何だか一向に話が進む様子がない。それに話が途切れて沈黙になってしまったし。雫は何か言いたそうにしているのだが・・・まぁここは気長に待つことにしよう。雫が自ら進んで申し込んできたことなのだ。事の成り行きも雫に委ねるべきだろう。


「・・・」


「・・・」


「・・・・・」


「・・・・・」


「・・・・・・・・」


「・・・・・・・・」


「「・・・・・・・・・・」」


何これしんどいっ!! 何これ何の時間これ!? 俺呼び出されてここに来たんだよね? 頑張ってくれよ雫、勇気を出してさぁ!


「・・・・・あ・・・あの!・・・白奈さん!」


「な、何だ?」


良し良いぞ雫ちゃん! そのままそのまま! そのままの勢いで言うべきことを言ってしまえ! 何か親の心境になってきているが今は気にしない!
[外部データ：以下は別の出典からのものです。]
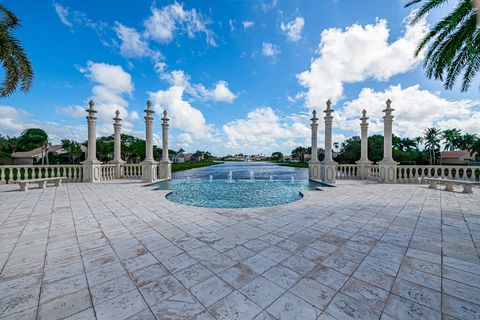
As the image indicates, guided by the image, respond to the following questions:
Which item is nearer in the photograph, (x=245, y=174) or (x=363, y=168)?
(x=363, y=168)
「そ、その! 次の休日の日に何か予定は入ってますか?」


「んや、全然フリーな俺ですが?」


「そ、そうですか・・・ぅぅ・・・・・」


いけ! 押せ! そして羽ばたけ雫ちゃん!


「そ、その・・・白奈さんが良かったらなんですけど!」


「うん」


告白じゃなかったことに関してはちょっぴり残念だけど、その後に続く言葉は想像できる。大丈夫だ、俺が断るという選択肢はないぞ!


「わ、わわっ私とお出掛けに行きませんがっ!?」


顔面真っ赤っ赤の雫が更に真っ赤っ赤になってしまう。最後に思いっきり噛んでしまったからに他ならない。でも良く頑張ったぞ雫。


「うん良いぞ」


「やっぱりそうですよね私なんかと・・・・・えぇ!? ホントですか!?」


想定外だったのか身を乗り出して仰天する雫。何もそこまで驚かなくても・・・


「ホントですよ」


「そ、そんな・・・こ、これはきっと夢です・・・夢見てないで早く目を覚まさないと・・・で、でも欲を言えばもう少し見ていたいです・・・」


「いや現実だから好きなだけ見れば良いって」


そう言って雫の両頬を軽く摘まんで引っ張ってやる。「ほんほでふ!(ホントです!)」と、夢じゃないことに気付いてくれると、何故か俺に背を向け自分の両頬に触れる。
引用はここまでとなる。